Respiratory syncytial virus (RSV) and human metapneumovirus infections cause seasonal lower respiratory tract disease, particularly in infants and young children. Disease may be asymptomatic, mild, or severe and includes bronchiolitis and pneumonia. Although diagnosis is usually clinical, laboratory diagnosis is available. Treatment is primarily supportive. For infants whose mothers did not receive the RSV vaccine during pregnancy, passive prophylaxis with long-acting monoclonal antibodies against RSV (ie, nirsevimab or clesrovimab) is indicated for all infants < 8 months of age. For high-risk children 8 through 19 months of age, nirsevimab is recommended.
Respiratory syncytial virus (RSV)
RSV is an RNA virus, classified as a pneumovirus. Subgroups A and B have been identified.
RSV is the most common cause of lower respiratory tract illness in young infants. The cumulative rate of RSV-associated hospitalization in the United States from 2024 to 2025 was 448/100,000 children < 5 years of age, which represents a consecutive decline from the previous 2 years (1).
Globally, RSV poses a significant public health burden. It causes an estimated 3.6 million hospitalizations and approximately 100,000 deaths in children < 5 years of age per year (2). Although the mortality of bronchiolitis is lower in resource-rich settings, it is still the leading cause of infant hospitalizations. In the United States alone, bronchiolitis accounts for approximately 18% of all hospitalizations per year in children < 2 years of age (3).

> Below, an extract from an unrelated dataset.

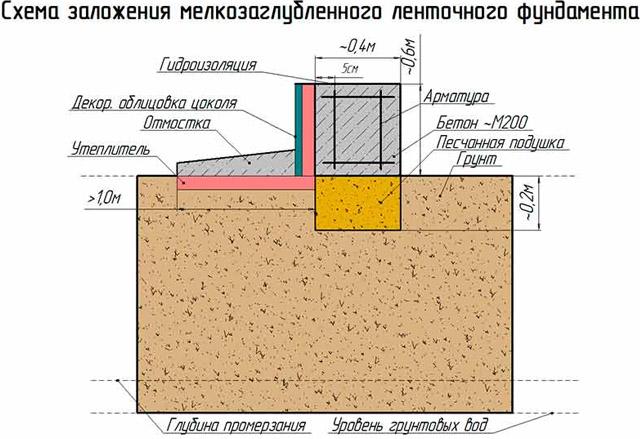 ремонт фундамент под дом мелкозаглубленный расчета расстояния между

RSV is ubiquitous; almost all children are infected by age 4 years (4). Outbreaks typically occur annually in fall through early spring in temperate climates. However, RSV and other respiratory virus circulation patterns were disrupted during the COVID-19 pandemic (5).
Because the immune response to RSV does not protect against reinfection, reinfections are possible. In one meta-analysis, the global pooled attack rate (proportion of exposed people who develop new-onset disease) was approximately 36% for all exposed people (6). However, naturally developed antibodies to RSV decrease illness severity.

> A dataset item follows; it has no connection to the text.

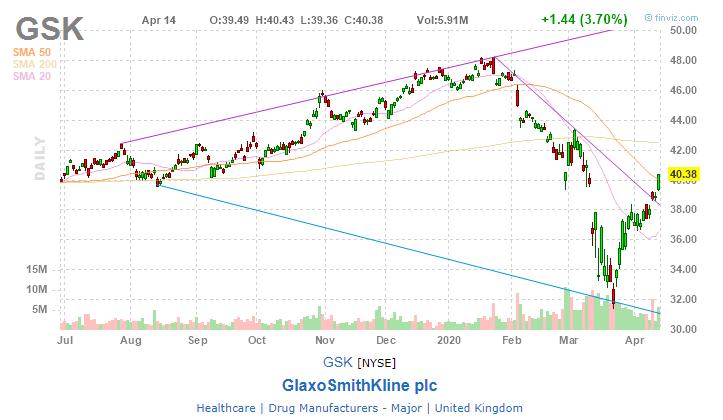 GlaxoSmithKline plc (GSK)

Human metapneumovirus (hMPV)
hMPV is a similar but separate virus.
The seasonal epidemiology of hMPV appears to be similar to that of RSV, but the incidence of infection and illness appears to be substantially lower (7).
General references
1. Centers for Disease Control and Prevention (CDC): RSV-NET. June 5, 2025. Accessed December 12, 2025.
2. World health Organization (WHO). Respiratory syncytial virus (RSV). March 25, 2025. Accessed December 10, 2025.
3. Fujiogi M, Goto T, Yasunaga H, et al. Trends in Bronchiolitis Hospitalizations in the United States: 2000-2016. Pediatrics. 2019;144(6):e20192614. doi:10.1542/peds.2019-2614
4. Committee on Infectious Diseases, American Academy of Pediatrics, Kimberlin DW, Barnett ED, Lynfield R, Sawyer MH: Red Book: 2021–2024 Report of the Committee on Infectious Diseases, ed. 32, pp. 628–636, 2021. doi: 10.1542/9781610025782
5. Olsen SJ, Winn AK, Budd AP, et al: Changes in influenza and other respiratory virus activity during the COVID-19 pandemic–United States, 2020-2021. MMWR Morb Mortal Wkly Rep. 2021;70(29):1013–1019. doi:10.15585/mmwr.mm7029a1
6. Duan Q, Pan J, Zheng L, et al. Global outbreaks of respiratory syncytial virus infections from 1960 to 2025: a systematic review and meta-analysis. EClinicalMedicine. 2025;86:103352. Published 2025 Jul 10. doi:10.1016/j.eclinm.2025.103352
7. Jobe NB, Rose E, Winn AK, Goldstein L, Schneider ZD, Silk BJ. Human Metapneumovirus Seasonality and Co-Circulation with Respiratory Syncytial Virus - United States, 2014-2024. MMWR Morb Mortal Wkly Rep. 2025;74(11):182-187. Published 2025 Apr 3. doi:10.15585/mmwr.mm7411a1
Symptoms and Signs of RSV and hMPV
RSV and hMPV illnesses manifest similarly. The most recognizable clinical syndromes are bronchiolitis (more common) and pneumonia (rare).
These illnesses typically begin with upper respiratory symptoms and fever and then may progress over several days to dyspnea, cough, wheezing, and/or crackles on chest auscultation. Apnea may be the initial symptom of RSV in infants < 6 months. Decreased breath sounds may occur in children with pneumonia.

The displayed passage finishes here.